_Jobs:_
1. Retype the passage on Jonah's great fish word for word, starting with "Upon her flight" and going on through "the popular imagination.".
2. Decide whether each statement agrees with the passage on Jonah's great fish, answering yes or no and quoting the words of the passage that settle it. (a) The grotesqueness of the fish verse disappears once Jonah is understood to stand for his nation. (b) Israel's Exile lasted for an unlimited period. (c) The eclipse of the moon was seen at Hasbeya in May 1891.

THE GREAT FISH AND WHAT IT
MEANS-THE PSALM
Jonah 2
AT this point in the tale appears the Great Fish.
"And Jehovah prepared a great fish to swallow Jonah, and Jonah was
in the belly of the fish three days and three nights."
After the very natural story which we have followed, this verse
obtrudes itself with a shock of unreality and grotesqueness. What an
anticlimax! say some; what a clumsy intrusion! So it is if Jonah be
taken as an individual. But if we keep in mind that he stands here,
not for himself, but for his nation, the difficulty and the
grotesqueness disappear. It is Israel’s ill-will to the heathen,
Israel’s refusal of her mission, Israel’s embarkation on the stormy
sea of the world’s politics, which we have had described as Jonah’s.
Upon her flight from God’s will there followed her Exile, and from
her Exile, which was for a set period, she came back to her own
land, a people still, and still God’s servant to the heathen. How
was the author to express this national death and resurrection? In
conformity with the popular language of his time, he had described
Israel’s turning from God’s will by her embarkation on a stormy sea,
always the symbol of the prophets for the tossing heathen world that
was ready to engulf her; and now to express her exile and return he
sought metaphors in the same rich poetry of the popular imagination.
To the Israelite who watched from his hills that stormy coast on
which the waves hardly ever cease to break in their impotent
restlessness, the sea was a symbol of arrogance and futile defiance
to the will of God. The popular mythology of the Semites had filled
it with turbulent monsters, snakes, and dragons who wallowed like
its own waves, helpless against the bounds set to them, or rose to
wage war against the gods in heaven and the great lights which they
had created; but a god slays them and casts their carcasses for meat
and drink to the thirsty people of the desert. It is a symbol of the
perpetual war between light and darkness; the dragons are the
clouds, the slayer the sun. A variant form, which approaches closely
to that of Jonah’s great fish, is still found in Palestine. In May,
1891, I witnessed at Hasbeya, on the western skirts of Hermon, an
eclipse of the moon.

_Data block:_
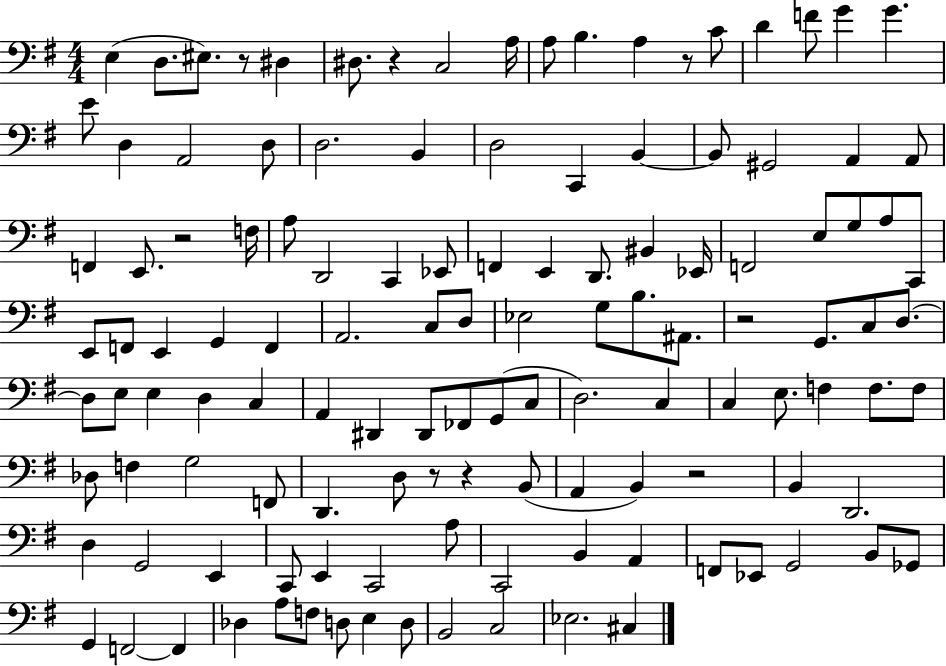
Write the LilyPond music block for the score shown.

_Results of the exercise:_
1.
Upon her flight from God’s will there followed her Exile, and from
her Exile, which was for a set period, she came back to her own
land, a people still, and still God’s servant to the heathen. How
was the author to express this national death and resurrection? In
conformity with the popular language of his time, he had described
Israel’s turning from God’s will by her embarkation on a stormy sea,
always the symbol of the prophets for the tossing heathen world that
was ready to engulf her; and now to express her exile and return he
sought metaphors in the same rich poetry of the popular imagination.

2.
(a) Yes: "if we keep in mind that he stands here, not for himself, but for his nation, the difficulty and the grotesqueness disappear."
(b) No: "her Exile, which was for a set period."
(c) Yes: "In May, 1891, I witnessed at Hasbeya, on the western skirts of Hermon, an eclipse of the moon."